Current guidelines recommend that clinicians maximize non-opioid options first and only consider opioids when the expected benefits clearly outweigh the risks. This isn’t just about addiction concerns. Over time, the body develops tolerance, meaning higher doses are needed for the same effect, while side effects like hormonal disruption, sleep problems, and increased pain sensitivity can actually worsen quality of life.

Cognitive Behavioral Therapy for Pain

Chronic pain changes how your brain processes signals, and psychological approaches can directly address that rewiring. Cognitive behavioral therapy (CBT) is the most studied psychological treatment for chronic pain. It teaches you to identify thought patterns that amplify the pain experience, such as catastrophizing (“this will never get better”) or fear-avoidance (“if I move, I’ll make it worse”), and replace them with more accurate, functional responses.

CBT doesn’t pretend the pain isn’t real. It targets the emotional and behavioral responses that make pain more disabling than the physical sensation alone would be. Even web-based CBT programs show measurable reductions in pain intensity compared to no treatment. The effect sizes are modest on their own, but CBT tends to enhance the benefits of other treatments. When you’re less afraid of movement, for instance, you exercise more consistently, which compounds the benefit.

Mindfulness-based stress reduction is another option with enough evidence to earn a spot in the CDC guideline. It focuses on observing pain without reacting to it emotionally, which can lower the stress response that amplifies pain signals.

Diet and Inflammation

What you eat influences chronic pain more than most people realize, particularly for conditions driven by inflammation. Omega-3 fatty acids found in fish like salmon, mackerel, and sardines reduce C-reactive protein and interleukin-6, two proteins the body produces during inflammatory responses. Fiber from whole foods (not supplements) also lowers C-reactive protein levels. Colorful fruits and vegetables rich in carotenoids, the pigments that give carrots and peppers their color, have a similar effect.

An anti-inflammatory dietary pattern doesn’t require a rigid meal plan. The general principle is straightforward: more fish, vegetables, fruits, whole grains, and nuts; less processed food, refined sugar, and red meat. For people carrying extra weight, losing even a modest amount can reduce mechanical stress on joints and lower systemic inflammation. Weight loss is specifically listed in the CDC guideline as a recommended non-drug therapy for chronic pain.

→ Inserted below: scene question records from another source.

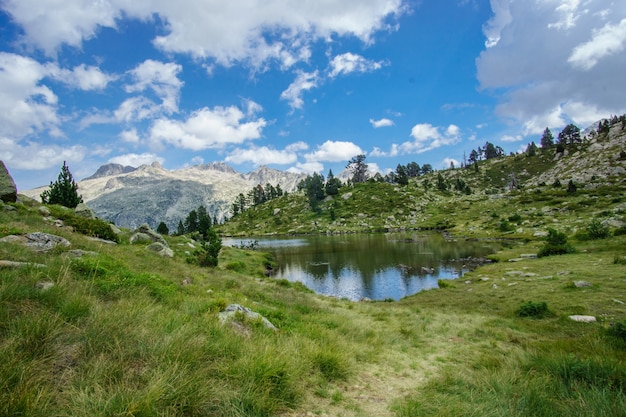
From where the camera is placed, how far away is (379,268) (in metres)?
42.6

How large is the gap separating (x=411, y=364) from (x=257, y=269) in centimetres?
3554

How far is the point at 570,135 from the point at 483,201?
113993mm

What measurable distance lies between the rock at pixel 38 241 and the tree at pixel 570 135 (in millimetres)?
223848

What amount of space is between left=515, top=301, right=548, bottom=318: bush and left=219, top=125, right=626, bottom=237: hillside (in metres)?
Answer: 36.2

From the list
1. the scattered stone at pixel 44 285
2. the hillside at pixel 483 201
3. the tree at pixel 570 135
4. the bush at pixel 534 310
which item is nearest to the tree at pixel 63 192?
the scattered stone at pixel 44 285

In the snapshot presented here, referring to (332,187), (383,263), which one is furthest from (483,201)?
(383,263)

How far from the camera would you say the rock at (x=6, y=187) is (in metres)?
22.8

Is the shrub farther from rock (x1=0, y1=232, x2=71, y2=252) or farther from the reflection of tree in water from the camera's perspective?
rock (x1=0, y1=232, x2=71, y2=252)

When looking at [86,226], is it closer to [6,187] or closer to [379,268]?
[6,187]

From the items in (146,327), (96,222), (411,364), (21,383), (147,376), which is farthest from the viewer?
(96,222)

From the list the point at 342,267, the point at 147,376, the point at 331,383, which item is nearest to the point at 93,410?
the point at 147,376

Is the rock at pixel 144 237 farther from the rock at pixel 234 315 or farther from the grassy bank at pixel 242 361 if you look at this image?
the rock at pixel 234 315

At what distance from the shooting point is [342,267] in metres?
45.6

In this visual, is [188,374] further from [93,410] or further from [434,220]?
[434,220]
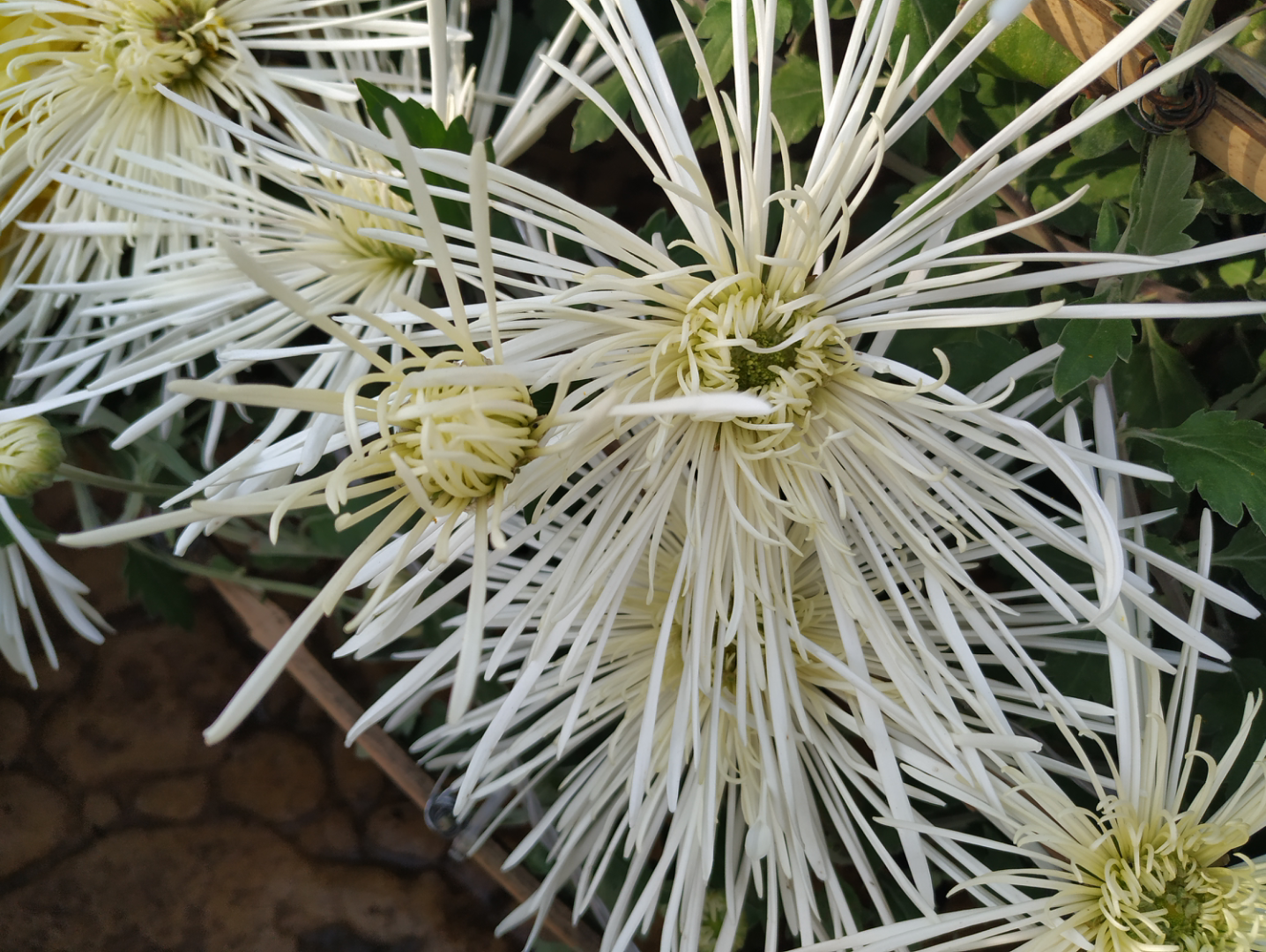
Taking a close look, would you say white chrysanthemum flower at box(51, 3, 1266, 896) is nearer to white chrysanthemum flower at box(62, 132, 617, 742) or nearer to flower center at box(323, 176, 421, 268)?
white chrysanthemum flower at box(62, 132, 617, 742)

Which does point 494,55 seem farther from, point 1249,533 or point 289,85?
point 1249,533

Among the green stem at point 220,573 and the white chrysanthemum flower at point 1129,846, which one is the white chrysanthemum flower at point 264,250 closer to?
the green stem at point 220,573

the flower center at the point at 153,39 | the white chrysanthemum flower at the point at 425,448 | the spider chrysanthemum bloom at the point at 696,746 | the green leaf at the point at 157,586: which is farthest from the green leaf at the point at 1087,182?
the green leaf at the point at 157,586

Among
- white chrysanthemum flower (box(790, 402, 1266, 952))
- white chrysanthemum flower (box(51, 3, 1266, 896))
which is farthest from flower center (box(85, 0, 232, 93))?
white chrysanthemum flower (box(790, 402, 1266, 952))

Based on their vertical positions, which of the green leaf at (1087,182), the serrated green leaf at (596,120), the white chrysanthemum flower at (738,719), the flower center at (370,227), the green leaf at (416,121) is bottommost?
the white chrysanthemum flower at (738,719)

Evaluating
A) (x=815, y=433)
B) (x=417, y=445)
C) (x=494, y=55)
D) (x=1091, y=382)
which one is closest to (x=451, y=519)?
(x=417, y=445)
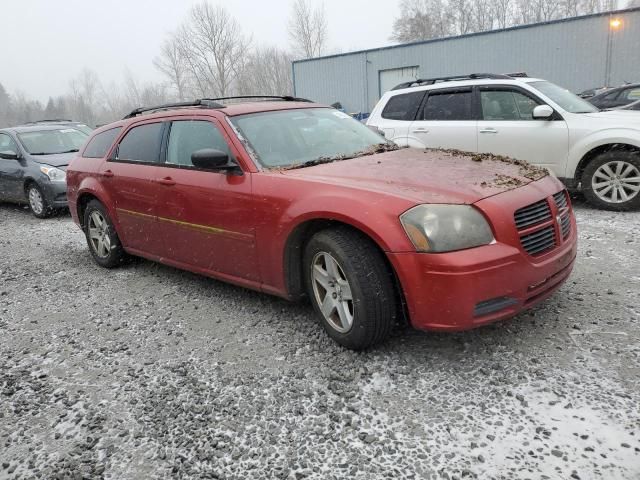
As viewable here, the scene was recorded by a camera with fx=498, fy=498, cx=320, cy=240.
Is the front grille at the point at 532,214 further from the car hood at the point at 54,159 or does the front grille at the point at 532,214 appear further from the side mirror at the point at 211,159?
the car hood at the point at 54,159

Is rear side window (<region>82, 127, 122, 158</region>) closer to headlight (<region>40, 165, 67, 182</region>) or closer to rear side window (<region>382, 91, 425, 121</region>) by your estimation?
headlight (<region>40, 165, 67, 182</region>)

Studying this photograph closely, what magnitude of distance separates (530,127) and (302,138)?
395 centimetres

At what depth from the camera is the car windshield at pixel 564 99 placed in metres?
6.48

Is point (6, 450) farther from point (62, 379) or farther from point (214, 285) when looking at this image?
point (214, 285)

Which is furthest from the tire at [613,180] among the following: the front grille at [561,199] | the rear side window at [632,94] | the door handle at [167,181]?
the rear side window at [632,94]

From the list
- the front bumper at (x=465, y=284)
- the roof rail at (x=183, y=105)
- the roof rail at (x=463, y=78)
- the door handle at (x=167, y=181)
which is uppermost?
the roof rail at (x=463, y=78)

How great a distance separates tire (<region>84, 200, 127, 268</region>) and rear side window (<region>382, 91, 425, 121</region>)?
4504 millimetres

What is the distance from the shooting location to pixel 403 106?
7617mm

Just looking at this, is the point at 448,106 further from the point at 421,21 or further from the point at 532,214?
the point at 421,21

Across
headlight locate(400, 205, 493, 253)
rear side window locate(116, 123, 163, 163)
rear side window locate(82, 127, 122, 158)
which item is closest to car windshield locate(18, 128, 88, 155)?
rear side window locate(82, 127, 122, 158)

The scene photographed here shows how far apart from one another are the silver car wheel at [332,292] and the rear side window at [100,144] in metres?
3.05

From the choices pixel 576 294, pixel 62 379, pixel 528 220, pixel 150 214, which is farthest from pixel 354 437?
pixel 150 214

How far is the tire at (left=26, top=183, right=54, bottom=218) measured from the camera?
848 centimetres

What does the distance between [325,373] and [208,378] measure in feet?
2.32
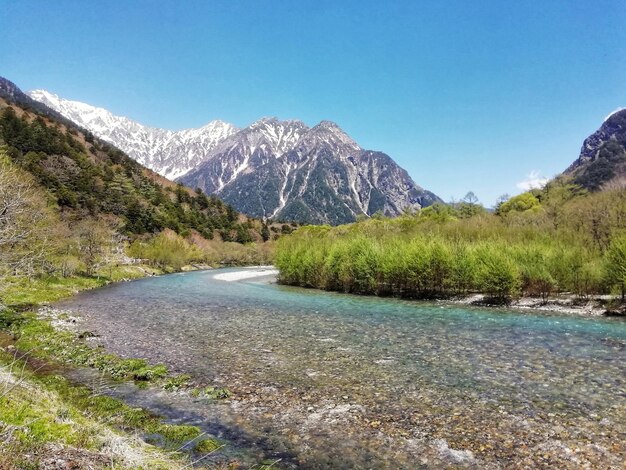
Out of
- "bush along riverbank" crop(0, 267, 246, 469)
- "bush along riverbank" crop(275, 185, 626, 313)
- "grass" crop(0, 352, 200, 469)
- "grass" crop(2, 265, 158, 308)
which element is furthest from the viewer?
"bush along riverbank" crop(275, 185, 626, 313)

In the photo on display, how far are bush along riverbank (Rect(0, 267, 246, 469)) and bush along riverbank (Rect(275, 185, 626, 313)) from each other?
34584mm

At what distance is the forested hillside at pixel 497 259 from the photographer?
40.0 meters

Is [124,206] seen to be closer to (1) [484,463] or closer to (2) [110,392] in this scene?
(2) [110,392]

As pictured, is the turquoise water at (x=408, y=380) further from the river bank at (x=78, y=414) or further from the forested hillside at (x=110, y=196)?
the forested hillside at (x=110, y=196)

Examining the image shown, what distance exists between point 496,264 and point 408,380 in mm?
28505

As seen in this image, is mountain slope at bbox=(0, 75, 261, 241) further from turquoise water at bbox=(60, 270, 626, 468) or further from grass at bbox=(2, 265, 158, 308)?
turquoise water at bbox=(60, 270, 626, 468)

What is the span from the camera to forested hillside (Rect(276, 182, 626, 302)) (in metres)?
40.0

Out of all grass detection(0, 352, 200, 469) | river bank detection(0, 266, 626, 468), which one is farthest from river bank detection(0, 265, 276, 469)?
river bank detection(0, 266, 626, 468)

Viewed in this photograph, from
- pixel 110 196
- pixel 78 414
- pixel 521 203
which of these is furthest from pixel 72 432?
pixel 110 196

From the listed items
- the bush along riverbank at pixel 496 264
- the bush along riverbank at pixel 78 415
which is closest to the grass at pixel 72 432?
the bush along riverbank at pixel 78 415

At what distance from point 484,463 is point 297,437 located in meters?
5.00

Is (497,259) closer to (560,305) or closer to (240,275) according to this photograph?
(560,305)

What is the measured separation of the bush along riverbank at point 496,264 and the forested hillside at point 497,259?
96mm

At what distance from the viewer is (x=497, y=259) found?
41156mm
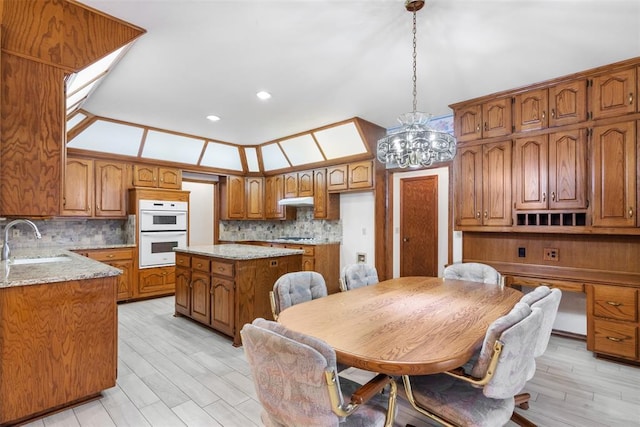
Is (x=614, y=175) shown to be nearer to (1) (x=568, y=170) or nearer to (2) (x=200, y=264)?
(1) (x=568, y=170)

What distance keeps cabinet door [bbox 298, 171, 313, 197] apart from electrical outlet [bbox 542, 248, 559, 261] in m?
3.50

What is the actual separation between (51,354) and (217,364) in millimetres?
1164

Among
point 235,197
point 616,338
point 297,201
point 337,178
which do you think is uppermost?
point 337,178

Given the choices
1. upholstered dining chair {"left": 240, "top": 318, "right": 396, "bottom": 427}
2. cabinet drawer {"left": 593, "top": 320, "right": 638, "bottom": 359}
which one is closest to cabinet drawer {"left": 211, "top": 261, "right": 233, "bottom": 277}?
upholstered dining chair {"left": 240, "top": 318, "right": 396, "bottom": 427}

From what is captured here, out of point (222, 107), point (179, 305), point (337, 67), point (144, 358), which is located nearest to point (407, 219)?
point (337, 67)

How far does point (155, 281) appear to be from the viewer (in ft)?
16.3

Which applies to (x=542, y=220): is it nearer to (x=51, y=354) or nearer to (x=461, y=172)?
(x=461, y=172)

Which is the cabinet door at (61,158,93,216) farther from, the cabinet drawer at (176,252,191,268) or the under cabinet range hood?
the under cabinet range hood

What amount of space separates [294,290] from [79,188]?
13.2 feet

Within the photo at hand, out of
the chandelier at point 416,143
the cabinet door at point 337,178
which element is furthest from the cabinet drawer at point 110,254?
the chandelier at point 416,143

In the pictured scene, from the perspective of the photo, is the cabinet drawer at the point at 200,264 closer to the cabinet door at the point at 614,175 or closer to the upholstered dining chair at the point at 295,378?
the upholstered dining chair at the point at 295,378

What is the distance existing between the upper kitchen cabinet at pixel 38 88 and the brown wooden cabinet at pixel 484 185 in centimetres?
361

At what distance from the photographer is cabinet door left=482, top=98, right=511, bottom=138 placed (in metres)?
3.49

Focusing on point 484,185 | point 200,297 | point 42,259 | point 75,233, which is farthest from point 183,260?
point 484,185
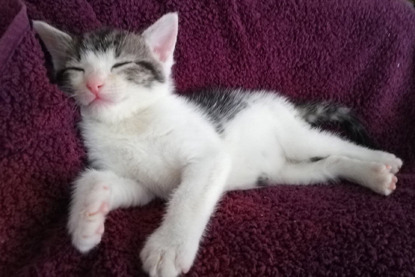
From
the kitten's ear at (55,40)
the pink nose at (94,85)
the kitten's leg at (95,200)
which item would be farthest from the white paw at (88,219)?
the kitten's ear at (55,40)

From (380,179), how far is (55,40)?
95cm

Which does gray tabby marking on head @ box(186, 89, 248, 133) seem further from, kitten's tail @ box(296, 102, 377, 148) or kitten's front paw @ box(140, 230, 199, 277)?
kitten's front paw @ box(140, 230, 199, 277)

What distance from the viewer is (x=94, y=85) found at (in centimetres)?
110

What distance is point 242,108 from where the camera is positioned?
5.01 ft

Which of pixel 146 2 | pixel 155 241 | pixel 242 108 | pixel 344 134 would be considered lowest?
pixel 344 134

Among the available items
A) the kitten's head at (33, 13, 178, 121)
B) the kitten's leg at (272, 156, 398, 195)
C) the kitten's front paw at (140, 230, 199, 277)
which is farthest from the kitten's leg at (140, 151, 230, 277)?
→ the kitten's leg at (272, 156, 398, 195)

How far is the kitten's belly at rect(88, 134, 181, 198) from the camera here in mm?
1160

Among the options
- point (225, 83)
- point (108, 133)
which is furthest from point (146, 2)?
point (108, 133)

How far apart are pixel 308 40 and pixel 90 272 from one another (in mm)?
1178

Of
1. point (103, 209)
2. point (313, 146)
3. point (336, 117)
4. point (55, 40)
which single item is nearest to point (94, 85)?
point (55, 40)

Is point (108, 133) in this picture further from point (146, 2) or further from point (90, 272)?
point (146, 2)

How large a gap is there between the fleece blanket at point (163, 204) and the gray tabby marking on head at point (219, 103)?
12cm

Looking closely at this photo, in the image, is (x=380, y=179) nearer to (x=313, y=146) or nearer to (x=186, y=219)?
(x=313, y=146)

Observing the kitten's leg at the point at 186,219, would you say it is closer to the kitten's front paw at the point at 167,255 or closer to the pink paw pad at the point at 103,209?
the kitten's front paw at the point at 167,255
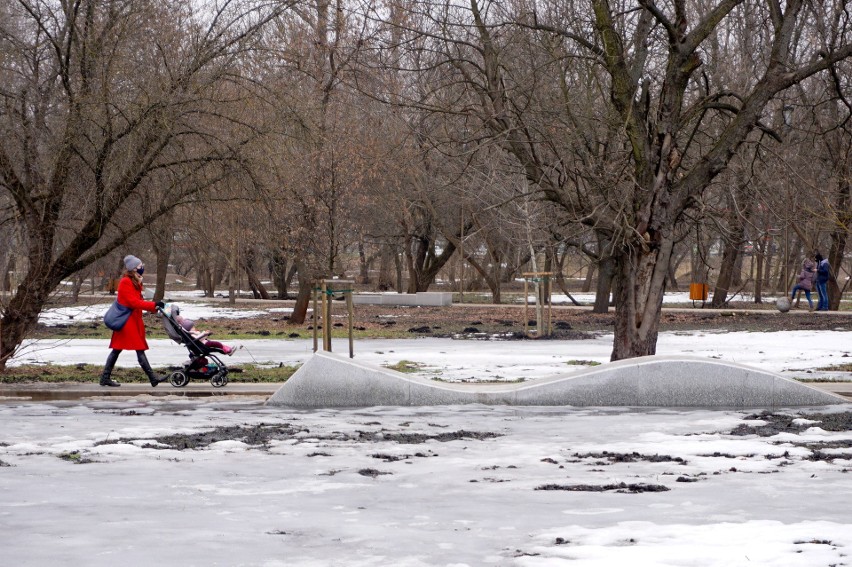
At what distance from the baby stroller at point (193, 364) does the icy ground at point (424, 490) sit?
2.60 meters

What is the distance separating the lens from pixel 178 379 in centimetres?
1536

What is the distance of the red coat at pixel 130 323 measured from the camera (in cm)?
1495

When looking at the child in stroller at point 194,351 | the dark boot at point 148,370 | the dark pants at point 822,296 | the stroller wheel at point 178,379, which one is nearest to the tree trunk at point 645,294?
the child in stroller at point 194,351

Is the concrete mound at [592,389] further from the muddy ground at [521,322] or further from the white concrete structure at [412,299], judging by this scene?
the white concrete structure at [412,299]

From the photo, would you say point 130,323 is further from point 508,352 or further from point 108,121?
point 508,352

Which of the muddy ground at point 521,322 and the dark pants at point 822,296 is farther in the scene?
the dark pants at point 822,296

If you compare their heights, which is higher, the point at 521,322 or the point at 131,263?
the point at 131,263

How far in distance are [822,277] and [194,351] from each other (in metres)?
22.8

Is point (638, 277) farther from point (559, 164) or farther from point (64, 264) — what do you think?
point (64, 264)

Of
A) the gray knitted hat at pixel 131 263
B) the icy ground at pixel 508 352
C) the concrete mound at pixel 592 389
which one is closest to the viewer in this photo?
the concrete mound at pixel 592 389

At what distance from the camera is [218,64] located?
16125 mm

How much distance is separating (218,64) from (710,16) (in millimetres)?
6706

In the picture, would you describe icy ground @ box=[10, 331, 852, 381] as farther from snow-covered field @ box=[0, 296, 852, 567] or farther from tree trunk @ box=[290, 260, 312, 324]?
tree trunk @ box=[290, 260, 312, 324]

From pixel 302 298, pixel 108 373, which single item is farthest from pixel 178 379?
pixel 302 298
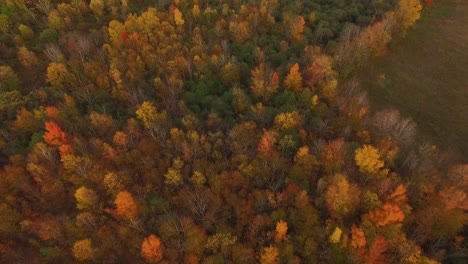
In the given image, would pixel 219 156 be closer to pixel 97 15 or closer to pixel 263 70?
pixel 263 70

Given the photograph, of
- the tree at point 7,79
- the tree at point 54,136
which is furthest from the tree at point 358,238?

Hands-On and Integrative Therapies

Several physical therapies have enough evidence behind them to appear in clinical guidelines. Spinal manipulation, massage, and acupuncture all make the CDC’s recommended list. These work best as part of a broader plan rather than standalone treatments. Acupuncture, for example, may provide weeks of relief after a series of sessions, making it easier to participate in exercise or physical therapy during that window.

Multidisciplinary rehabilitation programs, which combine physical therapy, psychological support, and medical management in a coordinated program, consistently produce better outcomes than any single treatment alone. These programs treat chronic pain as the complex, multi-system problem it is rather than isolating one factor.

Setting Realistic Expectations

The hardest truth about chronic pain treatment is that “cure” is rarely the right word. The realistic goal is reducing pain enough to improve daily function, sleep, mood, and the ability to do things that matter to you. Most effective treatments produce moderate rather than dramatic improvements, and combining several approaches with partial benefits often adds up to a meaningful change in quality of life.

Timelines vary by treatment. Medications for nerve pain typically show whether they’ll work within two to four weeks at an adequate dose. Exercise programs often require six to twelve weeks of consistent effort before the benefits become clear. Psychological approaches like CBT usually run eight to twelve sessions. If one treatment isn’t helping after a fair trial, that’s useful information, not a failure. It means it’s time to adjust the combination rather than give up on treatment altogether.